Short problem: Copy out verbatim the lines of the records between the line holding "Order the point" and the line holding "What is the", inclusive.
====== Material for this exercise
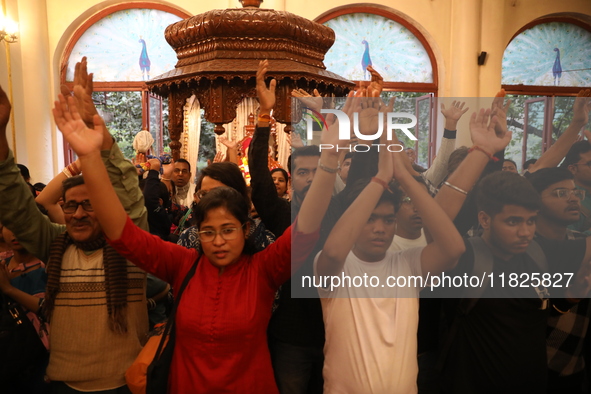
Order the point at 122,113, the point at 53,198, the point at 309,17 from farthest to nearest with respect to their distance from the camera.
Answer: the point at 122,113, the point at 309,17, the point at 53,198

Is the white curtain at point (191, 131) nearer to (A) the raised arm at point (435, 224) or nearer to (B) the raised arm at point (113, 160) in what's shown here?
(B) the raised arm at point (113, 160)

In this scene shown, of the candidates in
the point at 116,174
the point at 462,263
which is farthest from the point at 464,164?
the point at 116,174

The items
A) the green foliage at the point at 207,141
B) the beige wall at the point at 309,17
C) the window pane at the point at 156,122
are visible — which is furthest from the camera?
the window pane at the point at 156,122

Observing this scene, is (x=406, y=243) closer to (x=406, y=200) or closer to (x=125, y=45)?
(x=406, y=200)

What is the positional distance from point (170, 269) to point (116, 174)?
============
====== Material for this exercise
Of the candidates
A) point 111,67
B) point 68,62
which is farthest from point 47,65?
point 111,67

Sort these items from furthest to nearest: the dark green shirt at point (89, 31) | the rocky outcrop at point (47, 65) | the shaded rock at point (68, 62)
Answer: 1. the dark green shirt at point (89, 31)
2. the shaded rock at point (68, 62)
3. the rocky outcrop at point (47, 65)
============
Output:
Order the point at 122,113, the point at 53,198, the point at 309,17 from farthest to nearest with respect to their distance from the camera.
Answer: the point at 122,113, the point at 309,17, the point at 53,198

Is the white curtain at point (191, 131) nearer to (A) the raised arm at point (435, 224) or nearer to (B) the raised arm at point (113, 160) in what's shown here?
(B) the raised arm at point (113, 160)

In this scene shown, of the candidates in
the point at 116,174
the point at 462,263
which is farthest from the point at 464,164?
the point at 116,174

The items
A) the green foliage at the point at 207,141
B) the beige wall at the point at 309,17
C) the window pane at the point at 156,122
are visible — which is furthest from the camera?
the window pane at the point at 156,122

Observing this scene, is (x=406, y=243) closer to (x=406, y=200) or closer to (x=125, y=45)?
(x=406, y=200)

What is the positional distance from point (170, 269) to point (116, 174)?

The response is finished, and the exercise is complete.